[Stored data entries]
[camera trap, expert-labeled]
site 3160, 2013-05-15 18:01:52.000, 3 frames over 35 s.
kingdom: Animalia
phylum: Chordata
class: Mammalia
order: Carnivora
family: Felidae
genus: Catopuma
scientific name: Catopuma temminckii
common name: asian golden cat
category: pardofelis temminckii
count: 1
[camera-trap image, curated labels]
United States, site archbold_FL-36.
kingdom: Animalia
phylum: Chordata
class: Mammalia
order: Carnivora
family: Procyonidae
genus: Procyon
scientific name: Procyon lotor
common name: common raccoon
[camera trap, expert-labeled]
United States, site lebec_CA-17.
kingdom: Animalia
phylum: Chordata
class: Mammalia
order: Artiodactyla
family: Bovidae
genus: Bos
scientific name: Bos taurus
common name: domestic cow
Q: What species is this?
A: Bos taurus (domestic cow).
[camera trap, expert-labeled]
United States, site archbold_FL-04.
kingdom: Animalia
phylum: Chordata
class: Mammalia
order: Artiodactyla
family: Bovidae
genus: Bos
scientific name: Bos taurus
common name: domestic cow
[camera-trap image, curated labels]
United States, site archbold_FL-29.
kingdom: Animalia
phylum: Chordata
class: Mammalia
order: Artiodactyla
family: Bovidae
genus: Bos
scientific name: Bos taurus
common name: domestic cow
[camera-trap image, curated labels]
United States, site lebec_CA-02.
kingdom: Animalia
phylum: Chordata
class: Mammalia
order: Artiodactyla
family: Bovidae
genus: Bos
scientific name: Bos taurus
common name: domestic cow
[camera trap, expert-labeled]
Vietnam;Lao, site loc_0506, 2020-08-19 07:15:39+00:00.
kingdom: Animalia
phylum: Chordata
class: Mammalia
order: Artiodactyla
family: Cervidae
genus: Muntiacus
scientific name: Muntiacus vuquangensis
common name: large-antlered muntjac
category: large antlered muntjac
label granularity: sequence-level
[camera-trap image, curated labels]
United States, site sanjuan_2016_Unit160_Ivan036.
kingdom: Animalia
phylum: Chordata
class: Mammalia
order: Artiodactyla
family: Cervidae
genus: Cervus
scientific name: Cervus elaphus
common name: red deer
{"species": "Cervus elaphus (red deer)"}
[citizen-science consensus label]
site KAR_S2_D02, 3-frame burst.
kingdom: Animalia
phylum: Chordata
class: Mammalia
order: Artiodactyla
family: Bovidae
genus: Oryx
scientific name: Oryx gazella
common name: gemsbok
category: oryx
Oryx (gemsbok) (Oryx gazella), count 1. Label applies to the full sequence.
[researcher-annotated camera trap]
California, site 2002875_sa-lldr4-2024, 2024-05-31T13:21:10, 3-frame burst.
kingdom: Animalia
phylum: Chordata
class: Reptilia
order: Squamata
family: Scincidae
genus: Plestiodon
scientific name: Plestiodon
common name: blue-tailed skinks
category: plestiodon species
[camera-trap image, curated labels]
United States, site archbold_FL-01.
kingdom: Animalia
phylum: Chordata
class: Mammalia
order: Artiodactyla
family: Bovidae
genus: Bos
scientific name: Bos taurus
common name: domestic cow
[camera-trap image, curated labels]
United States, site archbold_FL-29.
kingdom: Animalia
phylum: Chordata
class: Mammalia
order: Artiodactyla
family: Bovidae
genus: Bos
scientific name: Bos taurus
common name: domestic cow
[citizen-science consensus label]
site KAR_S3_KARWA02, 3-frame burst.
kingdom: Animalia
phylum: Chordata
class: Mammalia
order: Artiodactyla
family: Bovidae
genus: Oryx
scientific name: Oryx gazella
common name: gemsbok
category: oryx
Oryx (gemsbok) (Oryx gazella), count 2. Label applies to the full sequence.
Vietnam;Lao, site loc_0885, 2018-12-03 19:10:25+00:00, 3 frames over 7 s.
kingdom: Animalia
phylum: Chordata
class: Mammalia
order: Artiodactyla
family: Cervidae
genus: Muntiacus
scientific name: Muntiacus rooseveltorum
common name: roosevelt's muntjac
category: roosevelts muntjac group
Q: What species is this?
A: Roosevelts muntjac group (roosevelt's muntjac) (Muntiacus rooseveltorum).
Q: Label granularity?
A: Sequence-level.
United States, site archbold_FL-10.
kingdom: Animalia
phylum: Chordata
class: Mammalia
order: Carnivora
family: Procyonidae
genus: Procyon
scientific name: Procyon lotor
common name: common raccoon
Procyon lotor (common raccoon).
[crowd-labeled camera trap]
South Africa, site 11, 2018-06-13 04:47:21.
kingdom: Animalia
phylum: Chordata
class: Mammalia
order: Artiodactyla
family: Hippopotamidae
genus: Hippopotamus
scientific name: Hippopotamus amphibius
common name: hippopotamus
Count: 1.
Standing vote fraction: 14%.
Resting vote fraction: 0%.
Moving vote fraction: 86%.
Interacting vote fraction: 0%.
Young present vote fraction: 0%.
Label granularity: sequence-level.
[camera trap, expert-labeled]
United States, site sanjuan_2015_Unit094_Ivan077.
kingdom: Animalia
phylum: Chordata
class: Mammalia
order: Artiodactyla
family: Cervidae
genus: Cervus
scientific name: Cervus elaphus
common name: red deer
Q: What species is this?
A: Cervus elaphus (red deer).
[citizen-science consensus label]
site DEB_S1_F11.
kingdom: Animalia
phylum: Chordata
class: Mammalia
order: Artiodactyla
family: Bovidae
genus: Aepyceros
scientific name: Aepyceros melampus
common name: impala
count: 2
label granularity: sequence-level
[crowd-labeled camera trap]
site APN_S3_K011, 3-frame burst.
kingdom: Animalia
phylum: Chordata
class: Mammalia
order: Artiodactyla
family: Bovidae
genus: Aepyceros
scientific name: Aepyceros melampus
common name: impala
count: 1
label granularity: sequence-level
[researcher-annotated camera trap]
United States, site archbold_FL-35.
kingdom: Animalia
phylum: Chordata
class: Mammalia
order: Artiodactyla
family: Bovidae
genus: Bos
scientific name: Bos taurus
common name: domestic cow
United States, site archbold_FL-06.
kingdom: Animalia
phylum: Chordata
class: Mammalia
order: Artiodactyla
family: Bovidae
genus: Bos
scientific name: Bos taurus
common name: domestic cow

PROBLEM TO WORK ON: Each line of the data that holds the word "muntjac" should be copied.

SOLUTION BELOW:
common name: large-antlered muntjac
category: large antlered muntjac
common name: roosevelt's muntjac
category: roosevelts muntjac group
A: Roosevelts muntjac group (roosevelt's muntjac) (Muntiacus rooseveltorum).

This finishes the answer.